NFS on Btrfs on multi-devices .vs. Glusterfs on distributed-volume?


NFS on Btrfs on multi-devices .vs. Glusterfs on distributed-volume?

I considering a storage for Email. 
This storage system run on my own private cloud (already replicated), then i does not care about replication. 
I'm thinking about 2 options:
1- I will create few "disk" (volume on cloud), and create a Btrfs filesytem on multi-disk; and when filesystem full, i'll create more "disk" and add it to btrfs file system by:
btrfs device add /dev/vdX /mnt

btrfs filesystem balance /mnt

This mount point (/mnt) will be expose over NFS, and my Dovecot server will mount this export, and store emails on it. 
2- I will create few "disk" (volume on cloud), and create a GlusterFS distributed-volume accross these disks; and when filesystem full, i'll create more "disk" and add new "disk"(s) to GlusterFS distributed-volume, an re-balance it.
My Dovecote will mount this volume using glusterfs-client, and store emails on it.
(Repeat: i don't need replicate, because my "disk", volume on private cloud, replicated underhood)
Do you think which option have better:

performance? (many many small read/write I/O)


Answer 1:

You have to consider the I/O pattern of a mail server: Read/write many small files as fast as possible. Both your variants are really unsuitable for this when dealing with a large number of clients, IMHO.

Neither FS is fast enough, and I guess especially the locking overhead of GlusterFS will be significant. Then you add another layer with NFS, which has it’s own overhead. Instead of this, I would try to connect the mail store with as small overhead as possible and with a fast file system.

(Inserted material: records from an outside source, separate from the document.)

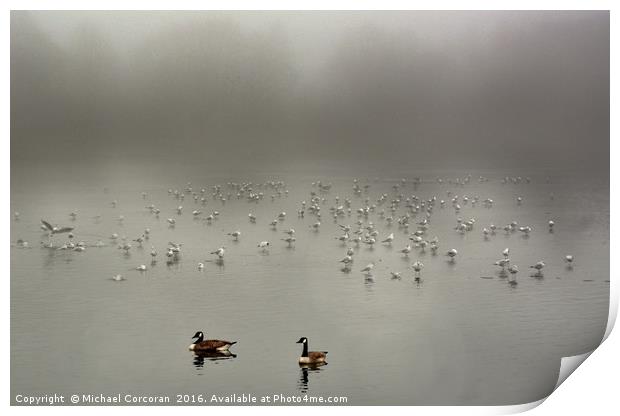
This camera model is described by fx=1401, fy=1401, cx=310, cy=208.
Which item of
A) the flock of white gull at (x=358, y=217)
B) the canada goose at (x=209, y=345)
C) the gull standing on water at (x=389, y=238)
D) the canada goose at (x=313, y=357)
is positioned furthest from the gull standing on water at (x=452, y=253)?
the canada goose at (x=209, y=345)

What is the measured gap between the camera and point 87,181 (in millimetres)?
8891

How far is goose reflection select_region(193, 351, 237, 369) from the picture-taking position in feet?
27.9

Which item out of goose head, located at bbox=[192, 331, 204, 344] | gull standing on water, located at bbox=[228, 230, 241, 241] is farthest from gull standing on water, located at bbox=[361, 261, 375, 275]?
goose head, located at bbox=[192, 331, 204, 344]

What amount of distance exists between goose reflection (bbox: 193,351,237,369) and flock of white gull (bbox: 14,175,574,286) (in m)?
0.63

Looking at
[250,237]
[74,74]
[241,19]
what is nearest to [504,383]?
[250,237]

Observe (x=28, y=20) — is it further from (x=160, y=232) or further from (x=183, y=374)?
(x=183, y=374)

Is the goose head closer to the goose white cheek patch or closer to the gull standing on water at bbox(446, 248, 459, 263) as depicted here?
the goose white cheek patch

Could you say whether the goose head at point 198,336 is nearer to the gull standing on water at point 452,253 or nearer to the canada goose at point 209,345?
the canada goose at point 209,345

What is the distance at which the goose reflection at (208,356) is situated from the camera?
849 centimetres

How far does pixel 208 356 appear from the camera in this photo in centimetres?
852

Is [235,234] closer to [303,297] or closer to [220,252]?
[220,252]

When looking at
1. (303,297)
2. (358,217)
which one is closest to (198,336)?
(303,297)
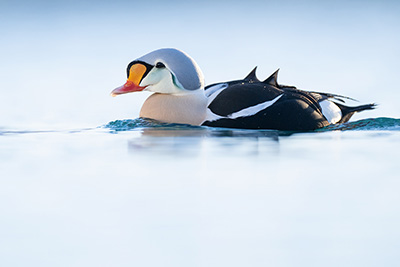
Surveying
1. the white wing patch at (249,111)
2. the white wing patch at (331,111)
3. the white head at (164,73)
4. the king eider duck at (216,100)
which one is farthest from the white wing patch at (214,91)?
the white wing patch at (331,111)

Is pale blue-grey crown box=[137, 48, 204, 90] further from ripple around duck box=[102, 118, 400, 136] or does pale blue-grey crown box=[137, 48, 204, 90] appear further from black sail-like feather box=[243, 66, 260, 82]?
black sail-like feather box=[243, 66, 260, 82]

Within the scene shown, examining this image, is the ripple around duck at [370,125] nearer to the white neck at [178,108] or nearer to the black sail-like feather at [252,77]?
the black sail-like feather at [252,77]

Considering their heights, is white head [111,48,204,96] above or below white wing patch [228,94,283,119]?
above

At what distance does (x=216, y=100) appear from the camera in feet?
16.1

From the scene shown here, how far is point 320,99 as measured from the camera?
5.35 meters

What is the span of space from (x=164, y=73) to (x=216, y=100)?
0.50m

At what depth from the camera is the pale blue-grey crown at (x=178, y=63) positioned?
506 cm

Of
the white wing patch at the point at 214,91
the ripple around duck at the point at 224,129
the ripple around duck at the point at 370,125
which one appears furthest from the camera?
the white wing patch at the point at 214,91

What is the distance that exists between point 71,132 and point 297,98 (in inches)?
67.7

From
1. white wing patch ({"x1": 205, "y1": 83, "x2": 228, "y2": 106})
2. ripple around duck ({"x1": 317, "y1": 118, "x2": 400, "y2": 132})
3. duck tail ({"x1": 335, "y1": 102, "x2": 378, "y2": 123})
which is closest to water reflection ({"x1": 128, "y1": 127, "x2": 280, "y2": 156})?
white wing patch ({"x1": 205, "y1": 83, "x2": 228, "y2": 106})

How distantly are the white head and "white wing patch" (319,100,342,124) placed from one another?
1.03m

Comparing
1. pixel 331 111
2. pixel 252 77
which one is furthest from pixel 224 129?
pixel 331 111

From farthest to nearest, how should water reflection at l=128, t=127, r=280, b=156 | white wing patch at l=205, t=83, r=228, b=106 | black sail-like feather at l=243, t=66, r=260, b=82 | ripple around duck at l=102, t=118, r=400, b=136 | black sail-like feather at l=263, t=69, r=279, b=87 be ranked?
black sail-like feather at l=243, t=66, r=260, b=82
black sail-like feather at l=263, t=69, r=279, b=87
white wing patch at l=205, t=83, r=228, b=106
ripple around duck at l=102, t=118, r=400, b=136
water reflection at l=128, t=127, r=280, b=156

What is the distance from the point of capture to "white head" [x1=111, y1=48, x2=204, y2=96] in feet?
16.6
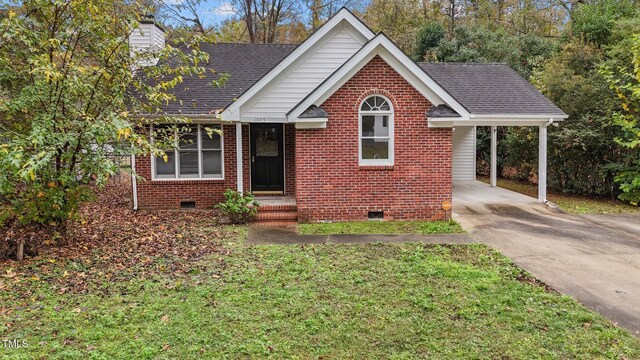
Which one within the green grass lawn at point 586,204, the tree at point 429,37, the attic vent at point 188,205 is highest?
the tree at point 429,37

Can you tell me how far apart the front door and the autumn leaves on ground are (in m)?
4.80

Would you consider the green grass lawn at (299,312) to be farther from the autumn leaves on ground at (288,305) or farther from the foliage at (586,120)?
the foliage at (586,120)

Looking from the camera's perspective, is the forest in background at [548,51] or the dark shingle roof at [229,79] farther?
the forest in background at [548,51]

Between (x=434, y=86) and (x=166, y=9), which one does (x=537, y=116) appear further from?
(x=166, y=9)

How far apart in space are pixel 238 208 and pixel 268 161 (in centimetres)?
289

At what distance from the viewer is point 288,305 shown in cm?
507

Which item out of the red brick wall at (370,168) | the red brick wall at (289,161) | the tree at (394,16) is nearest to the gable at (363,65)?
the red brick wall at (370,168)

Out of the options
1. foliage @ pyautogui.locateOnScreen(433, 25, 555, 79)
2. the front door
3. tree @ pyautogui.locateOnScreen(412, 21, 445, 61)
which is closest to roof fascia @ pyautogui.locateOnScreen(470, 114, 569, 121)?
the front door

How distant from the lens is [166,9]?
1961 centimetres

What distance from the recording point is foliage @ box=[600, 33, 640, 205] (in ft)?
36.9

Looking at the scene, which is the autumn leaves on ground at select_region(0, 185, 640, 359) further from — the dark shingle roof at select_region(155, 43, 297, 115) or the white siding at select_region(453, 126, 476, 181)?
the white siding at select_region(453, 126, 476, 181)

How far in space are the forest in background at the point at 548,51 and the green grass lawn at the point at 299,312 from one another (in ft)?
15.1

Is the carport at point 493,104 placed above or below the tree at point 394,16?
below

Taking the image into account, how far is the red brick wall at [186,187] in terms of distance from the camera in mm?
11625
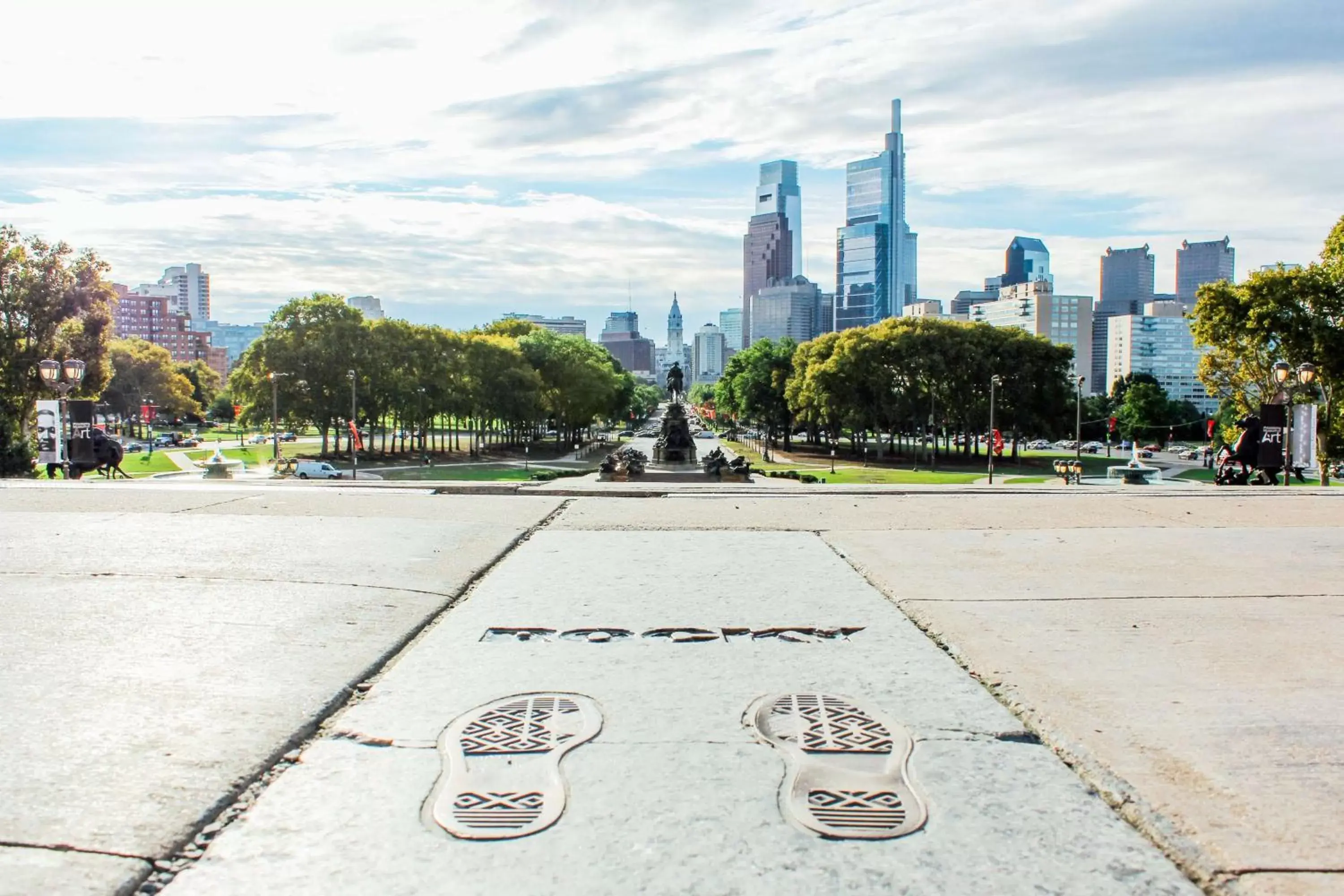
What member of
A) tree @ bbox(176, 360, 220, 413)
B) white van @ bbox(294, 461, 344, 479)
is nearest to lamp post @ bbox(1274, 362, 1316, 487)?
white van @ bbox(294, 461, 344, 479)

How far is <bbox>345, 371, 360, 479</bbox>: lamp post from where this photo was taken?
48.0 metres

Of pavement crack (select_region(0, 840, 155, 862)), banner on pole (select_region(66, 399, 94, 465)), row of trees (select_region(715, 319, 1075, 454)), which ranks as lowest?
pavement crack (select_region(0, 840, 155, 862))

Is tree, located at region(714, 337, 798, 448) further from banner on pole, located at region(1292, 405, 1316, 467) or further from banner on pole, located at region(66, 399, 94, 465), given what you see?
banner on pole, located at region(66, 399, 94, 465)

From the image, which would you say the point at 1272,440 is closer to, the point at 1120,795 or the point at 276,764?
the point at 1120,795

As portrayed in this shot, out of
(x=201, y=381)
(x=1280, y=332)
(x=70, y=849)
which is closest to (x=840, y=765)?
(x=70, y=849)

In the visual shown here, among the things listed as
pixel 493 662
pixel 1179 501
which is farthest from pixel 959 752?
pixel 1179 501

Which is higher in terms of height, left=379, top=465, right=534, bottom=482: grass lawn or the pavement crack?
the pavement crack

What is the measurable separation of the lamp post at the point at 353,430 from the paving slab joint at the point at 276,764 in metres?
37.1

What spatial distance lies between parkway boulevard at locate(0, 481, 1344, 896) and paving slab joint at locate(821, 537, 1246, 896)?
2 cm

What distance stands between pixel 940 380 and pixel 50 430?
53896mm

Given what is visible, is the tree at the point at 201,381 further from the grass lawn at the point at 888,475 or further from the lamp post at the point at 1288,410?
the lamp post at the point at 1288,410

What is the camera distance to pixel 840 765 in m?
3.89

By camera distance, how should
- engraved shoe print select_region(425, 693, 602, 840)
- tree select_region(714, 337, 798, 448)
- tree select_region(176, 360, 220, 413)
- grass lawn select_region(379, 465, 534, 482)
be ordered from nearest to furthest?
engraved shoe print select_region(425, 693, 602, 840) < grass lawn select_region(379, 465, 534, 482) < tree select_region(714, 337, 798, 448) < tree select_region(176, 360, 220, 413)

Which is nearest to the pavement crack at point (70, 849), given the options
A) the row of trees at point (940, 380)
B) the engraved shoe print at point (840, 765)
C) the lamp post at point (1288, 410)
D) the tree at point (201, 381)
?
the engraved shoe print at point (840, 765)
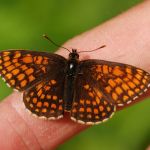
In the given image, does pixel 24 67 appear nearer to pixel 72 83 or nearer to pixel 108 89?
pixel 72 83

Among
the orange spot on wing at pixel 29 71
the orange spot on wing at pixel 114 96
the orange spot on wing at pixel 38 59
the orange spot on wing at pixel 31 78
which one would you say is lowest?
the orange spot on wing at pixel 114 96

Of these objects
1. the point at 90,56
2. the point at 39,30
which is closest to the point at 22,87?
the point at 90,56

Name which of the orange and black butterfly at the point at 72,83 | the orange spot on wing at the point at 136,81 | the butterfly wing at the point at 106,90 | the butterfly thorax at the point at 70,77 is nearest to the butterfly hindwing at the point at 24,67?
the orange and black butterfly at the point at 72,83

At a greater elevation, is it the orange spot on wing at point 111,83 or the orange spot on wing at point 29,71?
the orange spot on wing at point 29,71

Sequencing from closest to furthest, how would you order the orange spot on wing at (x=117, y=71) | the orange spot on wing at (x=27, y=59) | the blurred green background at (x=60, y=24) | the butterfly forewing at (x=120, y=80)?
the butterfly forewing at (x=120, y=80)
the orange spot on wing at (x=117, y=71)
the orange spot on wing at (x=27, y=59)
the blurred green background at (x=60, y=24)

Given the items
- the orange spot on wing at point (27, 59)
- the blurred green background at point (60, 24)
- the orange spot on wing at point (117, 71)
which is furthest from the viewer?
the blurred green background at point (60, 24)

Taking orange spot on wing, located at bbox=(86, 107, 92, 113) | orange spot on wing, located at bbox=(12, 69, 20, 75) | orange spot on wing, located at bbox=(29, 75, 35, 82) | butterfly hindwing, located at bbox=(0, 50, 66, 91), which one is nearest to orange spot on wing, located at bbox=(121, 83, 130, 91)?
orange spot on wing, located at bbox=(86, 107, 92, 113)

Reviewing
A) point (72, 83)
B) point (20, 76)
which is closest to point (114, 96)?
point (72, 83)

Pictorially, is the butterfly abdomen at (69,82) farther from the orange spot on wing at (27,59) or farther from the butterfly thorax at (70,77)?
the orange spot on wing at (27,59)

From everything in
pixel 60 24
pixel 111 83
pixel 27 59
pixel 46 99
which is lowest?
pixel 60 24
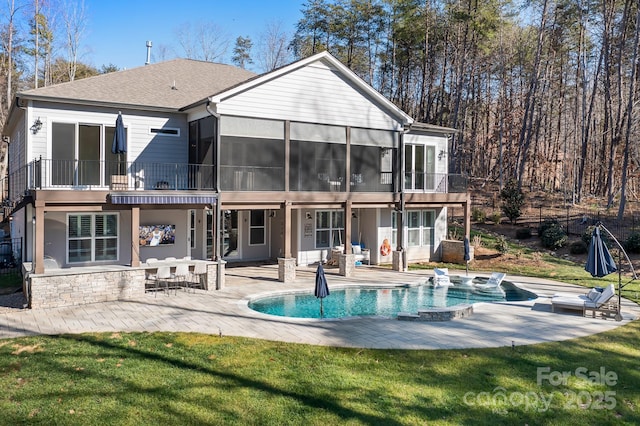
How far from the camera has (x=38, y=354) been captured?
8.77 meters

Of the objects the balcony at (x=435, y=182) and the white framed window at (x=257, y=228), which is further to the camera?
the balcony at (x=435, y=182)

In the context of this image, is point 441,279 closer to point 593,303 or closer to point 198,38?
point 593,303

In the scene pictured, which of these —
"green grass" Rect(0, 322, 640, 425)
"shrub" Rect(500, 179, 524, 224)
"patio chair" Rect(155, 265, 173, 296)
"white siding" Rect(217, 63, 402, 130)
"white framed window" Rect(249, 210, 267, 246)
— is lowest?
"green grass" Rect(0, 322, 640, 425)

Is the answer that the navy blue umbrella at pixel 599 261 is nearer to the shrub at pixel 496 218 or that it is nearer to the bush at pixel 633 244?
the bush at pixel 633 244

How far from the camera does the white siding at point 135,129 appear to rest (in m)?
15.2

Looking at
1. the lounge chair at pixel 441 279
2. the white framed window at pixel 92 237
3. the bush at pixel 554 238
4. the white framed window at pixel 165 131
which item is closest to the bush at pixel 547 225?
the bush at pixel 554 238

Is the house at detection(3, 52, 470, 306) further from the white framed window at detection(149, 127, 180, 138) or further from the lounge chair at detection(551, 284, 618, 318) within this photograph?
the lounge chair at detection(551, 284, 618, 318)

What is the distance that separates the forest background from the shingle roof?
696 inches

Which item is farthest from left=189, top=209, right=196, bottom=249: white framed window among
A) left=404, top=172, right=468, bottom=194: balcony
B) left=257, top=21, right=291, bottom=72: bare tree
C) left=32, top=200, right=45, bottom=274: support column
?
left=257, top=21, right=291, bottom=72: bare tree

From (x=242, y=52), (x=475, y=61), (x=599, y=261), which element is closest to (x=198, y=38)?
(x=242, y=52)

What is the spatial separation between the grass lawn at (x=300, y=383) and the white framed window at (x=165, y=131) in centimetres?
926

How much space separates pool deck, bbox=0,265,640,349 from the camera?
1009cm

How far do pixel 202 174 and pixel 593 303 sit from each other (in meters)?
12.8

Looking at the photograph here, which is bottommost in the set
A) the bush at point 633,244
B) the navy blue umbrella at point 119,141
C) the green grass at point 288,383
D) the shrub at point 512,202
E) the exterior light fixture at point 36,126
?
the green grass at point 288,383
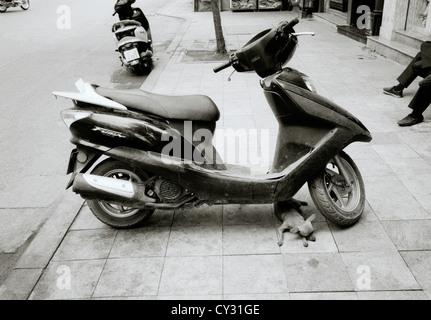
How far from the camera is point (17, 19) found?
17.9 meters

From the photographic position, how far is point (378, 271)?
3.06 metres

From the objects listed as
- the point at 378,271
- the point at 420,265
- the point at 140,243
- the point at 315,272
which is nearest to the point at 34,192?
the point at 140,243

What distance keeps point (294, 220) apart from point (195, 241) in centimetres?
83

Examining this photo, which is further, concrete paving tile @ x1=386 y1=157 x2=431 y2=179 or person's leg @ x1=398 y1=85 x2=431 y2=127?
person's leg @ x1=398 y1=85 x2=431 y2=127

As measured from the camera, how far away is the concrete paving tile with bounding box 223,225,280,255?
339 centimetres

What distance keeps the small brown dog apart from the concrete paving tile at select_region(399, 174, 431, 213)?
103cm

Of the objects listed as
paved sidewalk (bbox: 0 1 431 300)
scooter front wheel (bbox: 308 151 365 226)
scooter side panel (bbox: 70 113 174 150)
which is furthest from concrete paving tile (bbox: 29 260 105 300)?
scooter front wheel (bbox: 308 151 365 226)

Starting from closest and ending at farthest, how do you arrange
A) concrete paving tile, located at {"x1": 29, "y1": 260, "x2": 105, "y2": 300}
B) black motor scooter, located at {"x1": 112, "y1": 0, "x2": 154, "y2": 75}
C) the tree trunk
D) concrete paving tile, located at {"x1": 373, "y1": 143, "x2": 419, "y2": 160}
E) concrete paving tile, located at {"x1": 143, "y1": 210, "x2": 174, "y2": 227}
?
concrete paving tile, located at {"x1": 29, "y1": 260, "x2": 105, "y2": 300}, concrete paving tile, located at {"x1": 143, "y1": 210, "x2": 174, "y2": 227}, concrete paving tile, located at {"x1": 373, "y1": 143, "x2": 419, "y2": 160}, black motor scooter, located at {"x1": 112, "y1": 0, "x2": 154, "y2": 75}, the tree trunk

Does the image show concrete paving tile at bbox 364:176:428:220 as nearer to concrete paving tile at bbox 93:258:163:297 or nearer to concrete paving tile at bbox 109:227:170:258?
concrete paving tile at bbox 109:227:170:258

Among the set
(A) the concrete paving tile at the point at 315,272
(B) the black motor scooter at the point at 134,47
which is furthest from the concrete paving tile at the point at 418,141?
(B) the black motor scooter at the point at 134,47

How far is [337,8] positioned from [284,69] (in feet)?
41.3

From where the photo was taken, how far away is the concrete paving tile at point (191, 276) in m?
2.99
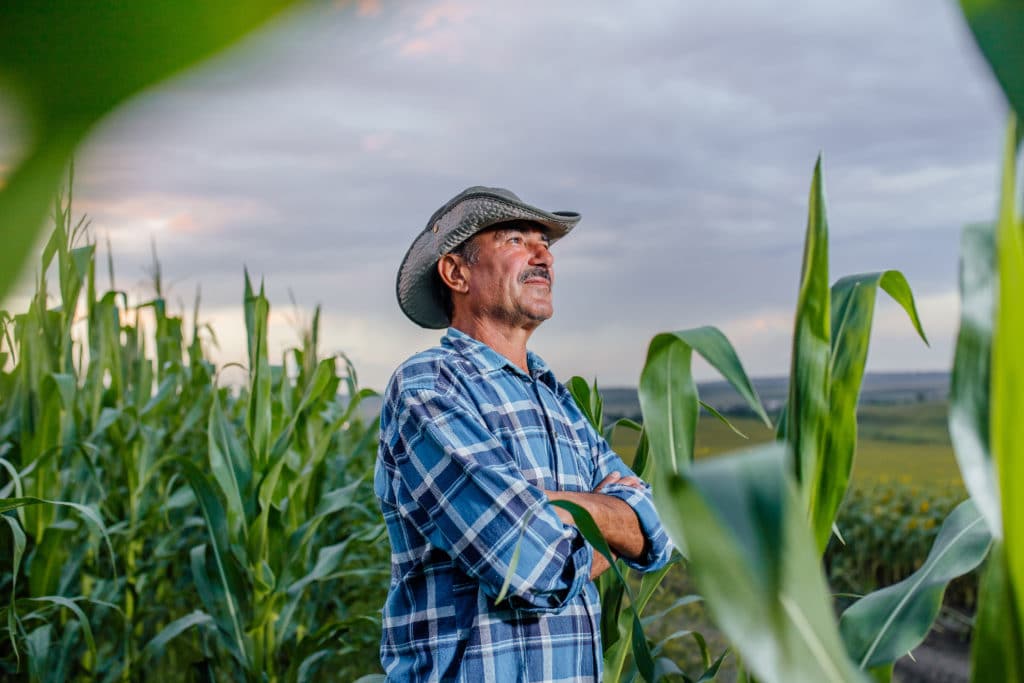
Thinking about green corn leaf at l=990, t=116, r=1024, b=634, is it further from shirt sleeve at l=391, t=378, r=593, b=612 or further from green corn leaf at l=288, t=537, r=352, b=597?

Usually this means to connect as directly to the physical storage as possible, but since you hide your architecture behind bullshit bingo terms like “private cloud”, we don’t know what would be possible.

One approach you could try would be to export the storage via iSCSI to the mail server and then use a FS that’s fast with many small files and maybe, if it’s really important, use LVM to be able to easily add space to that FS in the form of additional iSCSI volumes (which adds back some overhead).

Whatever you try though: You have to benchmark the different variants and see if you get the required performance out of it.

Answer 2:

If you need to choose one from the two above then NFS is preferable I think.

GlusterFS looses all its benefits as distributed filesystem in your setup since OpenStack
volumes are still mounted from a central storage. It is neither more stable nor
more smart since It should care about distributed file locking while NFS locking
is done on a sigle server.

I am no sure that combining your storage from multiple devices is a good idea. Alternatively
you may consider skipping high level OpenStack volume service fucntionality and exposing your storage directly – formated LVM(/ZFS/SAN) volume exported by NFS. Going this way you will eliminate unnecessary iSCSI level and will be able to encrease the mail storage space on demand as long as the main storage has enough free space.